--- start of INFORMATION GIVEN ---

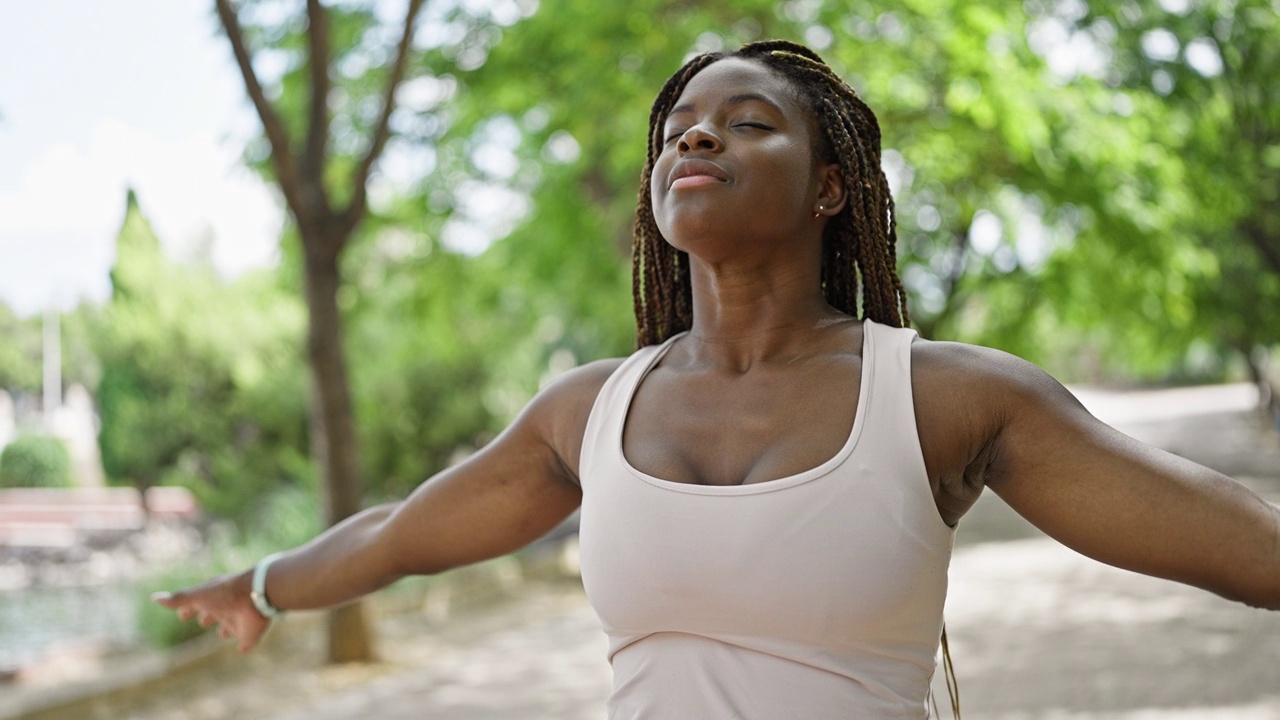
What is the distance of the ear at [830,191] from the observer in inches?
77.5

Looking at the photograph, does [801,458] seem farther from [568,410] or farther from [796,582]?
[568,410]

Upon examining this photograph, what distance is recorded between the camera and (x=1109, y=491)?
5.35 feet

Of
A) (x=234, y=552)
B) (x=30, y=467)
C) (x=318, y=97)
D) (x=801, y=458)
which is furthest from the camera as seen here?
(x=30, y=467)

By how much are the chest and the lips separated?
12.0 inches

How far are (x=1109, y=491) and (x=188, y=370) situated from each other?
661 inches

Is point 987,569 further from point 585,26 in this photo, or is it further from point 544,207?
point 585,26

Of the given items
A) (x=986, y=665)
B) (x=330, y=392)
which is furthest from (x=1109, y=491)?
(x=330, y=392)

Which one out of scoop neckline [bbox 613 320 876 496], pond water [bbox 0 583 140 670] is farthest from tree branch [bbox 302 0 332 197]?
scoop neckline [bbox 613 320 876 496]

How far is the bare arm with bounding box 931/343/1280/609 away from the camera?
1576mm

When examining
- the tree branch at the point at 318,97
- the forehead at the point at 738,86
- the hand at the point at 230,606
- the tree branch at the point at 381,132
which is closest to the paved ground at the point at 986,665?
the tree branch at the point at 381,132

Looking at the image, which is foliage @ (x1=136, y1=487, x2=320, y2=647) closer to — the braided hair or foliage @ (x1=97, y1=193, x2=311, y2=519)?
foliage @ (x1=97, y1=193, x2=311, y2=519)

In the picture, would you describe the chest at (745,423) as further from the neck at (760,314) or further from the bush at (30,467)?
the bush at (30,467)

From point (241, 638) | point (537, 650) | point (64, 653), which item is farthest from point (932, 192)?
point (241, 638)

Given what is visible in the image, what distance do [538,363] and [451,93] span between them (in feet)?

--- end of INFORMATION GIVEN ---

Copy the records above word for word, leaving out the pictures.

What is the distance of the ear at [830,191] from the observer in inches?
77.5

Looking at the photograph, does [801,458] seem farther from [568,410] or farther from [796,582]?
[568,410]

Upon examining this photograph, what distance is recorded between the camera and (x=1109, y=491)?
5.35 feet

Of
A) (x=234, y=552)
B) (x=30, y=467)
C) (x=318, y=97)
D) (x=801, y=458)
which is furthest from the camera as seen here?
(x=30, y=467)

By how much are the chest and the lips separated?
12.0 inches

How far are (x=1109, y=491) and (x=188, y=370) situated from each other?
661 inches

Is point 987,569 further from point 585,26 in this photo, or is it further from point 544,207?
point 585,26

Of the given items
A) (x=986, y=665)
B) (x=330, y=392)
which is furthest from (x=1109, y=491)?
(x=330, y=392)

Which one out of scoop neckline [bbox 613 320 876 496], pond water [bbox 0 583 140 670] is farthest from tree branch [bbox 302 0 332 197]?
scoop neckline [bbox 613 320 876 496]

How far is the bare arm with bounding box 931/343/1280/609 away from the camera?
1576mm

When examining
- the tree branch at the point at 318,97
- the forehead at the point at 738,86
- the hand at the point at 230,606
- the tree branch at the point at 381,132
which is closest to the paved ground at the point at 986,665?
the tree branch at the point at 381,132

Looking at the image, which is foliage @ (x1=136, y1=487, x2=320, y2=647) closer to — the braided hair or foliage @ (x1=97, y1=193, x2=311, y2=519)?
foliage @ (x1=97, y1=193, x2=311, y2=519)

In the picture, would you describe the chest at (745,423) as further from the neck at (760,314) or further from the bush at (30,467)?
the bush at (30,467)

From point (241, 638) | point (537, 650) | point (64, 653), which item is farthest from point (932, 192)?
point (241, 638)

Given what is visible in the image, what distance do [538,363] and [451,93] span between them (in feet)?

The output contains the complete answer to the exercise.